**Document text:**

Hi @mohsen3, thanks for pointing out the formatting issue. Always interested in hearing from people with local knowledge of the countries/languages we (attempt to) cover.

There are a couple of ways to fix that although since libpostal uses a machine learning model and takes some time to train, the changes would not show up immediately. However, we do automatically use the latest version of address-formatting during training, so a pull request to that repo will definitely affect the addresses libpostal generates. If you send them pull request in the next few days, the changes will make it into the next libpostal release, which I'm working on now.

One of the things I've added to address-formatting that might be useful is the ability to have multiple configs for each country depending on which language is being used. Examples where this is currently implemented are China, Japan, and South Korea, where the English format is the reverse of the format in the respective local languages. Something similar could be done for Farsi by adding an IR_fa and specifying an English-only format in a separate IR_en config if there are any formatting differences between the two languages.

Also, if there are multiple formats, libpostal has an internal formatting config for dealing with that case. In this config it's possible to specify rules for generating the training data like "move house before city 10% of the time for language x in country y".

mohsen3 commented 6 years ago

Thank you @thatdatabaseguy. I am currently reading through the second part of your Statistical NLP on OSM article and I noticed the extra config right after I posted the issue. By the way, the articles are very instructive. The extra config file is a great idea. But I am not sure how to adjust it to handle this case.

OpenCage's format for Iran is apparently wrong. But I am not sure what the right format would be. The official format suggested by Iranian post office is neighborhood/main street/secondary street/house. I guess, the easiest/fastest fix is to change Iran's template from generic17 to generic11 in OpenCage config file.

People, however, use their own format that typically starts with an important street or square/roundabout in the city and follows the path to the destination. It's just like telling you how to get to the destination starting from a well known place. So the path might be something like:

Tehran, Enghelab square, N Karger st., Forsat-e-Shirazi st., Parvin alley, No. 33

Squares/roundabouts play an important role in the Iranian city structures. You can find them even in the middle of addresses:

Main st., Second roundabout, 4th w. st., No. 55

  1. I am not sure if it is easy to generate such samples from OSM files
  2. Ideally, we should get a list of streets/squares as the parsed output but I am not sure if libpostal has such a capability at all.
albarrentine commented 6 years ago

Hm, so for OpenCage I think I'd recommend using the UPU format, and then whatever alternatives need to be added we can do on the libpostal side (building names, etc.).

That would look like:

IR: 
    address_template: |
        {{{attention}}}
        {{{house}}}
        {{#first}} {{{city}}} || {{{town}}} || {{{village}}} {{/first}}
        {{#first}} {{{suburb}}} || {{{city_district}}} || {{{neighbourhood}}} {{/first}}
        {{{road}}}
        {{{house_number}}}
        {{{state_district}}}
        {{#first}} {{{province}}} || {{{state}}} {{/first}}
        {{{postcode}}}
        {{{country}}}

Or if there's a more common format that's fine too. Would need to modify the Iran test case as well.

**Task 1:**
In the thread on Iranian address formatting, what order does the Iranian post office's official format follow?

**Recorded data:**
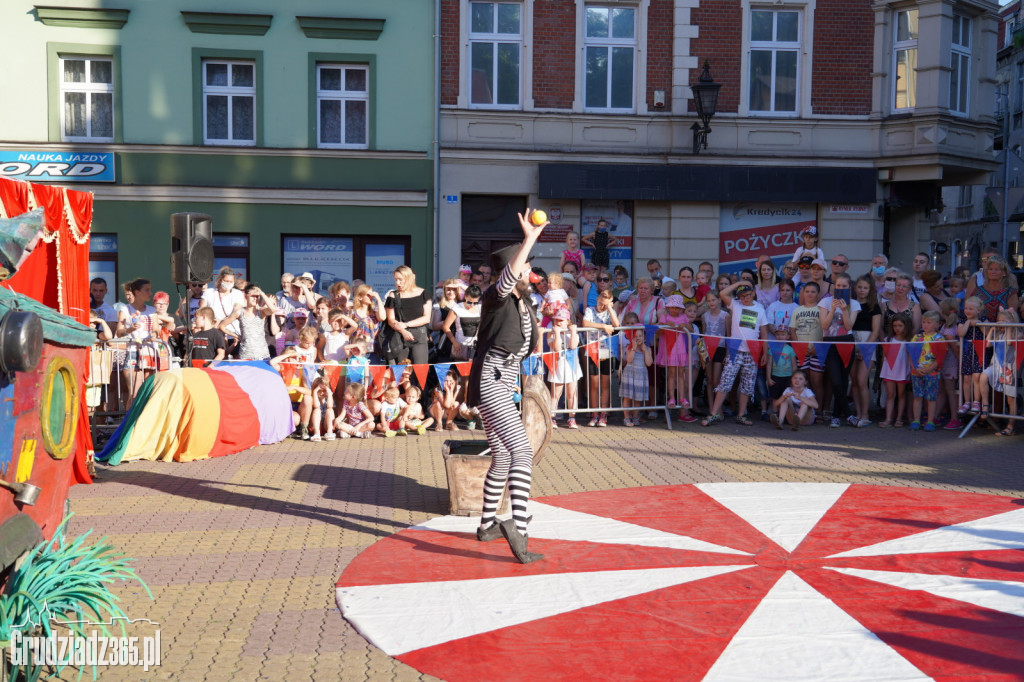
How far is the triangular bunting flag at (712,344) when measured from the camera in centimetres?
1235

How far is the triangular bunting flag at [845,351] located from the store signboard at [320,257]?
11.2 m

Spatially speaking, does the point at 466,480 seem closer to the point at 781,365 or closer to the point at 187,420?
the point at 187,420

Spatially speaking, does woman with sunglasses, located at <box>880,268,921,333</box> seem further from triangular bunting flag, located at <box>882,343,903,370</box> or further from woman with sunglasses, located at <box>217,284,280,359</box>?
woman with sunglasses, located at <box>217,284,280,359</box>

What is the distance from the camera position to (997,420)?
11.8 meters

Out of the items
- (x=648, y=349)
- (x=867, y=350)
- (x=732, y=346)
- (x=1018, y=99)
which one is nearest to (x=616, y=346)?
(x=648, y=349)

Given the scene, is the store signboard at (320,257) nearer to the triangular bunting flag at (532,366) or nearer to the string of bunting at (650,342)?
the string of bunting at (650,342)

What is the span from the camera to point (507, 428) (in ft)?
21.5

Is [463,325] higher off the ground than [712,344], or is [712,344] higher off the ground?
[463,325]

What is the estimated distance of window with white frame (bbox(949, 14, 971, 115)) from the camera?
813 inches

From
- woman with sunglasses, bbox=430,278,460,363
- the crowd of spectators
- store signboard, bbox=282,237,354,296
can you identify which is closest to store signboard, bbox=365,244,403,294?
store signboard, bbox=282,237,354,296

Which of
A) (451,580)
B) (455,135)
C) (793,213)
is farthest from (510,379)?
(793,213)

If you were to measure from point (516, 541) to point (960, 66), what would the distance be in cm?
1885

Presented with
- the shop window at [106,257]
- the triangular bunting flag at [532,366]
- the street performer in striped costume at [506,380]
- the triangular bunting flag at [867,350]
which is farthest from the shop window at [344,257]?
the street performer in striped costume at [506,380]

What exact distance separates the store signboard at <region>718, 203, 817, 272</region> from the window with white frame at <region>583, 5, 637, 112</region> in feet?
10.7
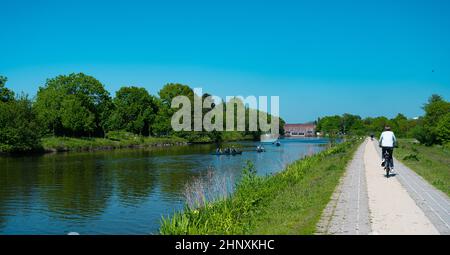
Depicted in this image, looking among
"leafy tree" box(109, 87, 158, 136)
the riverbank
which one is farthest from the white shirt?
"leafy tree" box(109, 87, 158, 136)

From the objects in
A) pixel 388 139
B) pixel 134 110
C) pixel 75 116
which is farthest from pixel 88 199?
pixel 134 110

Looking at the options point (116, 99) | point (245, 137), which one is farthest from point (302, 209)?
point (245, 137)

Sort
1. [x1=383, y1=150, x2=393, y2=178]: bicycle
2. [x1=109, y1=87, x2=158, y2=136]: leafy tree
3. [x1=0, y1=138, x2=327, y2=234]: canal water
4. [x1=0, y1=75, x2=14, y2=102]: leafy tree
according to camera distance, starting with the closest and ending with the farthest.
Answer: [x1=0, y1=138, x2=327, y2=234]: canal water, [x1=383, y1=150, x2=393, y2=178]: bicycle, [x1=0, y1=75, x2=14, y2=102]: leafy tree, [x1=109, y1=87, x2=158, y2=136]: leafy tree

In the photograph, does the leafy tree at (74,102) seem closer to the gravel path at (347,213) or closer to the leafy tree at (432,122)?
the leafy tree at (432,122)

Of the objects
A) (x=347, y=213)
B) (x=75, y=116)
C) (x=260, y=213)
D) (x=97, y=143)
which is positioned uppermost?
(x=75, y=116)

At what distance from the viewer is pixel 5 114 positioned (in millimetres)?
54938

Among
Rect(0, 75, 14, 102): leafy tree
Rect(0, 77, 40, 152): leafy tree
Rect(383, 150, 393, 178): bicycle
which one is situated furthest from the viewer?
Rect(0, 75, 14, 102): leafy tree

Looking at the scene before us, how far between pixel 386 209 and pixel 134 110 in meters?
82.0

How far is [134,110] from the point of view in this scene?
89.8 m

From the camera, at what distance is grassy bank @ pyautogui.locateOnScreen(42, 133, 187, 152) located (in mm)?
61312

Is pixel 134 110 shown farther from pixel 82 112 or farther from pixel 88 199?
pixel 88 199

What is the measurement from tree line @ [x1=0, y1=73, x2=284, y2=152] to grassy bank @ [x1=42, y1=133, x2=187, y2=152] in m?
1.78

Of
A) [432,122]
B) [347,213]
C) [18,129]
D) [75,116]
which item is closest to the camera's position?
→ [347,213]

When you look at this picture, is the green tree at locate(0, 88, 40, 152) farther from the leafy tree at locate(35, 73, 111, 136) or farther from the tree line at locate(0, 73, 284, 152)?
the leafy tree at locate(35, 73, 111, 136)
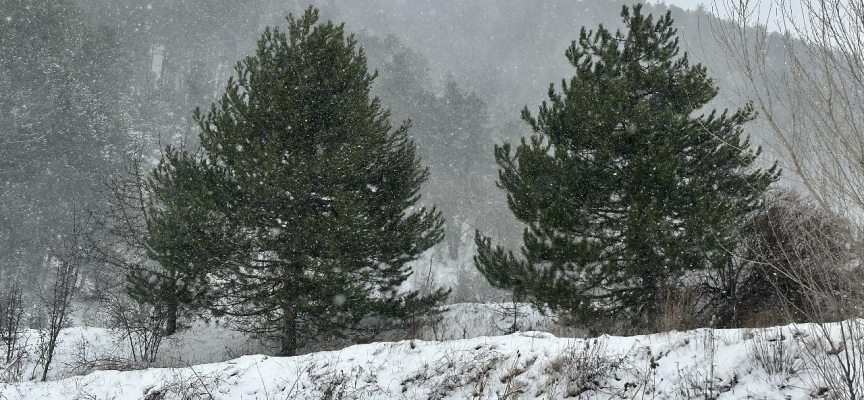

**Task 2:**
Reproduce the rows word for word, beginning at the line that has "How far is [134,110]" and continuing through the final row, with both ends included. Leave the pictures out.

**Output 1:**
Neighborhood, main street, secondary street, house.

**Output 2:**
How far is [134,110] from the point of view in this scene?
89.8 m

From the camera, at what distance is grassy bank @ pyautogui.locateOnScreen(42, 133, 187, 152) located (in mm)?
61312

Is pixel 134 110 shown farther from pixel 82 112 or farther from pixel 88 199?
pixel 88 199

What is the measurement from tree line @ [x1=0, y1=73, x2=284, y2=152] to grassy bank @ [x1=42, y1=133, x2=187, y2=152] in m?
1.78

Of
A) [432,122]
B) [347,213]
C) [18,129]
D) [75,116]
which item is closest to the camera's position?
→ [347,213]

When you look at this picture, is the green tree at locate(0, 88, 40, 152) farther from the leafy tree at locate(35, 73, 111, 136) or farther from the tree line at locate(0, 73, 284, 152)?
the leafy tree at locate(35, 73, 111, 136)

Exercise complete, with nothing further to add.